» **Yapılacak iş**: Aşağıdaki kayıtları düzenleyip yeniden yaz: geçtiği her yerde "shaved head" yerine "bald head" koy, geri kalan her şeyi olduğu gibi bırak.

» **Çıkarılan bilgiler**:

╭──

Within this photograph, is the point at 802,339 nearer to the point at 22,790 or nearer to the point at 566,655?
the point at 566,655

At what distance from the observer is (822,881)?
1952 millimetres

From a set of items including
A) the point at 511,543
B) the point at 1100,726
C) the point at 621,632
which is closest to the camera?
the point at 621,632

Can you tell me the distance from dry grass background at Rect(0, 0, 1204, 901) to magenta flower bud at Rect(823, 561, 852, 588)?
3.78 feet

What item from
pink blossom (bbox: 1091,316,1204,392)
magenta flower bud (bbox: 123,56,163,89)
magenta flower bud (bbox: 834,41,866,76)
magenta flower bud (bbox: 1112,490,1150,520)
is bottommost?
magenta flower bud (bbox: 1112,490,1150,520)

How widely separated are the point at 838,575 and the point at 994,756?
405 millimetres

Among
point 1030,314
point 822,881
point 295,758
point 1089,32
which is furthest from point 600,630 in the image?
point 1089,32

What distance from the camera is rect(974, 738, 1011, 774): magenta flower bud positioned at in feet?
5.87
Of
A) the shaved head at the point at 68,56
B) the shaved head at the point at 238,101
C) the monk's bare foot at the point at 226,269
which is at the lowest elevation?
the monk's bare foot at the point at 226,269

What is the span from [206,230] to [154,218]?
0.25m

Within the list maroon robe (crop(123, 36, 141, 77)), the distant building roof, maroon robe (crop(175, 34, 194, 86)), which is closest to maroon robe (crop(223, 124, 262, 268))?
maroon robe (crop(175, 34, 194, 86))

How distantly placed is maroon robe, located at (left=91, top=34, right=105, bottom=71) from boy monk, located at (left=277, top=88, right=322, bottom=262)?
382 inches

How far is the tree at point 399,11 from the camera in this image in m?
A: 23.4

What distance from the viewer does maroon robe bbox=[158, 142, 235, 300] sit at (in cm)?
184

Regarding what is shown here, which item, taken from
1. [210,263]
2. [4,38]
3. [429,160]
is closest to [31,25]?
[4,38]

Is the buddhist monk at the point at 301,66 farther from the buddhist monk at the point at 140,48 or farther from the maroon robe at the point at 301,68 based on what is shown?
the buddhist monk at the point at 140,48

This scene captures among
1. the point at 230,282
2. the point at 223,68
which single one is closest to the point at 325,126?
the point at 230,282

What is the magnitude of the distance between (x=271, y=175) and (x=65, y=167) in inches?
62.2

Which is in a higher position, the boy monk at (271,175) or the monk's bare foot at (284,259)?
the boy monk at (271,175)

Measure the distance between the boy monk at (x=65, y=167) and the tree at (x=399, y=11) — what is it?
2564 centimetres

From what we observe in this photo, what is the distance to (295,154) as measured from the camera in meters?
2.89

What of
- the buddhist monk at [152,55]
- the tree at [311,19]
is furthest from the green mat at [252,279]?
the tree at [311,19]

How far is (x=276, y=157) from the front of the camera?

╰──

» **Aşağıdaki çıktı**:
Within this photograph, is the point at 802,339 nearer to the point at 22,790 or nearer to the point at 566,655?
the point at 566,655

At what distance from the observer is (822,881)?
1952 millimetres

From a set of items including
A) the point at 511,543
B) the point at 1100,726
C) the point at 621,632
which is closest to the camera?
the point at 621,632

Can you tell me the distance from dry grass background at Rect(0, 0, 1204, 901) to magenta flower bud at Rect(823, 561, 852, 588)?
3.78 feet

What item from
pink blossom (bbox: 1091,316,1204,392)
magenta flower bud (bbox: 123,56,163,89)
magenta flower bud (bbox: 834,41,866,76)
magenta flower bud (bbox: 1112,490,1150,520)
is bottommost?
magenta flower bud (bbox: 1112,490,1150,520)

How widely separated are the point at 838,575 and the point at 994,756?
405 millimetres

Among
point 1030,314
point 822,881
point 295,758
point 1089,32
which is furthest from point 600,630 in the image?
point 1089,32

What distance from the camera is rect(974, 738, 1011, 774): magenta flower bud positioned at in feet?
5.87
Of
A) the bald head at the point at 68,56
B) the bald head at the point at 238,101
C) the monk's bare foot at the point at 226,269
which is at the lowest elevation?
the monk's bare foot at the point at 226,269

What is the span from [206,230] to [154,218]?
0.25m

Within the list maroon robe (crop(123, 36, 141, 77)), the distant building roof, maroon robe (crop(175, 34, 194, 86)), which is closest to maroon robe (crop(223, 124, 262, 268))?
maroon robe (crop(175, 34, 194, 86))

How distantly placed is maroon robe, located at (left=91, top=34, right=105, bottom=71) from boy monk, located at (left=277, top=88, right=322, bottom=262)?
382 inches

How far is the tree at point 399,11 from the camera in this image in m?
A: 23.4

What distance from the viewer does maroon robe bbox=[158, 142, 235, 300] sit at (in cm)?
184

Regarding what is shown here, which item, taken from
1. [210,263]
2. [4,38]
3. [429,160]
is closest to [31,25]?
[4,38]

Is the buddhist monk at the point at 301,66 farther from the buddhist monk at the point at 140,48 or farther from the maroon robe at the point at 301,68 based on what is shown?
the buddhist monk at the point at 140,48

This scene captures among
1. the point at 230,282
2. the point at 223,68
which single one is closest to the point at 325,126?
the point at 230,282

What is the magnitude of the distance between (x=271, y=175) and (x=65, y=167) in inches?
62.2

Which is in a higher position, the boy monk at (271,175) or the monk's bare foot at (284,259)?
the boy monk at (271,175)

Measure the distance between the boy monk at (x=65, y=167) and the tree at (x=399, y=11) — what is it?
2564 centimetres

From what we observe in this photo, what is the distance to (295,154) as measured from the camera in meters?
2.89

What of
- the buddhist monk at [152,55]
- the tree at [311,19]
is furthest from the green mat at [252,279]?
the tree at [311,19]

How far is (x=276, y=157) from the front of the camera?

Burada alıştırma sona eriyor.